The name of the club is enough to enforce the idea of nationalism, Al Ahly basically means National Club. In fact, up to the early 1990s, French speaking African countries displayed the club name as ‘National’ on the scoreboards.
Al Ahly against the British Rule
For many years during the British control of Egypt, whenever Al Ahly won a game the celebrations would quickly turn into mass demonstrations against the British rule. In fact, leader of the 1919 Egyptian revolution Saad Zaghloul was the first president of Al Ahly’s ‘House of Commons’.
During the 1919 revolution, the students involved in Al Ahly led several demonstrations against the British rule, they would most notably chant Sayed Darwish songs. One of which included a song that translates to:
Mr. Hamza, we are the students
We don’t care if we go to prison, nor do we care about the governorate
We’re used to living on bread, and sleeping with no blankets
يا عم حمزة احنا التلامذه
ما يهمناش من السجن ده. و لا المحافظه
واخدين عالعيش الحاف. و النوم منغير لحاف
When the club won the Sultan Hussein Cup back in 1922/23, the fans and the players and the fans went out demonstrating against the British occupation forces.
Zamalek- French and Belgian with a mix of Egyptian
Contrary to popular belief, Zamalek weren’t a club made for the English, in fact Zamalek were a club established by the British’s ‘rivals’ at that time. The White Knights were an organisation for the Belgians and French who felt they needed a club of their own, they felt they were marginalised by the Brits. After all, every other contingent had their own club(s).
The Belgians and the French played a prominent role in the modernisation of Egypt. For example, the area of Heliopolis was designed by Belgian architect Baron Empain. Countless palaces, areas, and bridges were designed and built by the Belgians and the French – even Cairo at the time was dubbed ‘Paris of the East’ because the buildings looked similar.

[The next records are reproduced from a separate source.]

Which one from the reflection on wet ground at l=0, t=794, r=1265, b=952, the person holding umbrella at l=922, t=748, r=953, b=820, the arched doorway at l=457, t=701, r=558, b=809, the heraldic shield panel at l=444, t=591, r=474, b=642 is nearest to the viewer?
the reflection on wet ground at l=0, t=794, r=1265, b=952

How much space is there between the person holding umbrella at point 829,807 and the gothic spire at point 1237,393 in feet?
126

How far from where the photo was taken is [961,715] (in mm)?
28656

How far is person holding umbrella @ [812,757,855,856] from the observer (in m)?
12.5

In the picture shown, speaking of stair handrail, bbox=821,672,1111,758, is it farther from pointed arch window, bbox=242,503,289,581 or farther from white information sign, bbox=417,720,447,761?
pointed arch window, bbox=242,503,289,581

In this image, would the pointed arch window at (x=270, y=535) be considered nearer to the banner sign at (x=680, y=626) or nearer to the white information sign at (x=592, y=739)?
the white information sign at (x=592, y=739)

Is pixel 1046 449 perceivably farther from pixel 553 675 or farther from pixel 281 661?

George Marzbach first came up with the idea of establishing Zamalek, however the club was not exclusively established for foreigners. Zamalek were a ‘mix’. The club included people from different nationalities, but the nationalities that dominated were: the Belgians, French, and Egyptians.

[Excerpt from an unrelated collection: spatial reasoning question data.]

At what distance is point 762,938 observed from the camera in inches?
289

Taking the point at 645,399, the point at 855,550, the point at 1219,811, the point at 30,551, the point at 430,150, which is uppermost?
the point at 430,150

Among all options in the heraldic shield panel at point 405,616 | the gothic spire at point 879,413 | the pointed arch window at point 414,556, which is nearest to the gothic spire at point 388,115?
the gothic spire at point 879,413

By 1911, Zamalek were founded under the name of ‘Qasr El-Nil’, which literally means Palace of the Nile. The reason being is that the club’s headquarters was located near the nile. However, two years later, the club moved headquarters and located in the crossroad between 26th of July Street, and Ramses Street. The club then subsequently changed it’s name to ‘Mokhtalat’, which literally means ‘Mixed’.

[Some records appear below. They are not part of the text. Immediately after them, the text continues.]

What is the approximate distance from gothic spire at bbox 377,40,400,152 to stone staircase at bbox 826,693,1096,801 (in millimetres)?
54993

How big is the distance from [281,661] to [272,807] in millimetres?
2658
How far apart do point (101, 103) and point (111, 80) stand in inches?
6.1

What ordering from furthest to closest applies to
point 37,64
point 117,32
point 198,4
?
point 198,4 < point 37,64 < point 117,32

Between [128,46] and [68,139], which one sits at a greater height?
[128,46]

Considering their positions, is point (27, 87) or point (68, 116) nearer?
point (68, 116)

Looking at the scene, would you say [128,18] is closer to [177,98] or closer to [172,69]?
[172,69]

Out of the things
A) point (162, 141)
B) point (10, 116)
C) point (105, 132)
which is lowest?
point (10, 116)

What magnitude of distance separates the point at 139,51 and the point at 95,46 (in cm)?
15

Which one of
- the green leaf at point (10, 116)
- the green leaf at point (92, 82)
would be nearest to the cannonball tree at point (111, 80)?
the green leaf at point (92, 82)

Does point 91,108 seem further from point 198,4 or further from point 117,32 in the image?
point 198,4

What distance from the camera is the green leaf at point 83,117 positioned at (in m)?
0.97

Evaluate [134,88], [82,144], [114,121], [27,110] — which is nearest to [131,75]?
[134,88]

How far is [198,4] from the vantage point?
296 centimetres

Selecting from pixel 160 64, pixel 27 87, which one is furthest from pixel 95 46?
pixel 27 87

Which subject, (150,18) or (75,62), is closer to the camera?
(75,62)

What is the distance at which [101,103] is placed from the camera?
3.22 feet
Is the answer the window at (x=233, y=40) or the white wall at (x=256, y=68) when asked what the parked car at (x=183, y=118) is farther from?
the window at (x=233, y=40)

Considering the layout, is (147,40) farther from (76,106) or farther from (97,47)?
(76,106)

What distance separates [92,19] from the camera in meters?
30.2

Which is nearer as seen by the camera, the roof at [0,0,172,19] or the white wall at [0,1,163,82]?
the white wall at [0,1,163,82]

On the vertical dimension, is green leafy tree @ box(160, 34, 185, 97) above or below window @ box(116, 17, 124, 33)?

The question that remains however is how did Zamalek become a great? This lies in the identity of the club itself. If we look at Heliopolis, Gezira, Sporting, or the Italian Tennis Club, all of them never reached the unprecedented heights Zamalek reached despite all being foreign-owned. This lies in the ideology of White Knights itself. When Marzbach and his men gathered to form Zamalek, they wanted to create a superpower capable of being the best in Egypt. They didn’t create a club solely for leisure time.In fact, Zamalek’s second president, Nicolas Arfagi Bianchi, was a Frenchman who played as the club’s first-choice left-winger.
The story that Zamalek’s foreign presidency changed after the 1919 revolution has been deemed apocryphal. Dr. Mohamed Badr Pasha took over after Bianchi’s two year reign, but the club’s policy of a mixed club remained for many years.
The differences in background are enough to create such a rivalry, but the fact is that there are many more events which define the Cairo Derby, for the roots of the rivalry can be portrayed simply by going back in time. Al Ahly were a club established solely for the Egyptians, while Zamalek were established by the Belgian and French contingents living in Egypt.